--- SELECTED TEXT ---
......

Since the problem came earlier to our country, US administrations for
over a decade have been attempting to pursue an explicit foreign policy to
cut heroin flows into the United States. In the main, that policy has focused
on reducing supplies of heroin as close to the growing source as possible,
primarily through programs to eradicate opium poppies (the raw material
from which heroin is made) but also including interdiction of supplies and
arrests of traffickers. The purpose of this two-volume study is to examine
what overall impact the US supply reduction program has had on heroin
usage in the United States, what the prospects are for reducing supplies to
the United States in the next few years, and what the implications are of
pursuing current US supply reduction policies. Volume I provides a general
overview of the problems, prospects, and implications of the US program to
reduce heroin supplies. Volume II contains supporting material in the form
of case studies of past instances of heroin supply reductions from Turkey,
Mexico, and Southeast Asia.

......

--- DATASET ---

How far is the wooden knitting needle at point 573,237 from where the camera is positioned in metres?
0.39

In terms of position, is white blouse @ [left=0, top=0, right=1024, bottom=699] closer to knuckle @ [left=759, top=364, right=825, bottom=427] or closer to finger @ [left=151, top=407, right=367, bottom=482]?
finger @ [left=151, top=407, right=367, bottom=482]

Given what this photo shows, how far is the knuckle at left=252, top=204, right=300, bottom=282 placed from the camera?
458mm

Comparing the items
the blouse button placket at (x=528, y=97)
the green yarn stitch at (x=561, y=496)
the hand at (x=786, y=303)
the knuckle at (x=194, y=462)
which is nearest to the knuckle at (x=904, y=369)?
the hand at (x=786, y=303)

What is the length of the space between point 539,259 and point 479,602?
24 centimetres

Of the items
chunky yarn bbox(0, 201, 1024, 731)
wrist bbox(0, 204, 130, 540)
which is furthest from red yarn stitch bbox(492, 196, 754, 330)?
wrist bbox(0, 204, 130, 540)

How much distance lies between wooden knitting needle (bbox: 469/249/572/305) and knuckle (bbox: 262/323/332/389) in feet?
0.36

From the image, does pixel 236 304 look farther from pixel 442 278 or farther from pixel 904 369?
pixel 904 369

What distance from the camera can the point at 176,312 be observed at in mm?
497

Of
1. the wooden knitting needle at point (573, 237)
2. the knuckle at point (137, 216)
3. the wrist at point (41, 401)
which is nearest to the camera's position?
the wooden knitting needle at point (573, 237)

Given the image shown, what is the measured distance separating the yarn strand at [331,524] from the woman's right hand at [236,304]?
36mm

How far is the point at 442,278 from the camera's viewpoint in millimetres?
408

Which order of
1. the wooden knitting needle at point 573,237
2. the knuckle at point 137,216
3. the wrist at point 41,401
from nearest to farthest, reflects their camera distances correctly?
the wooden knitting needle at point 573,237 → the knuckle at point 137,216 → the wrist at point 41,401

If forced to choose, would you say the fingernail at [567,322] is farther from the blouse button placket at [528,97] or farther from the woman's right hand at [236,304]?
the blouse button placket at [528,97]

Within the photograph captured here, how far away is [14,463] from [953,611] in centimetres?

......

--- WORK INSTRUCTIONS ---
Continue the passage on US efforts to cut heroin supplies, picking up right after its last sentence.

--- EXERCISE ANSWER ---
This study does not treat the demand side of the heroin use equation,
an aspect of any overall strategy to reduce heroin consumption that is at
least as important as cutting supplies. It also does not delve into the
financial aspects of heroin trafficking, a complex subject which will be
dealt with in future studies of narcotics-related financial flows. In addition,
the study focuses exclusively on heroin, and its conclusions do not apply
necessarily to the prospects for reducing supplies of other drugs, such as
marijuana and cocaine.
The statistics used in this paper, as with virtually all numbers in the
drug area, must of necessity be read as midpoints on estimated ranges, not
as hard figures. Nonetheless, we believe they are accurate enough to show
direction of change and magnitude, and to support the conclusions of the
study.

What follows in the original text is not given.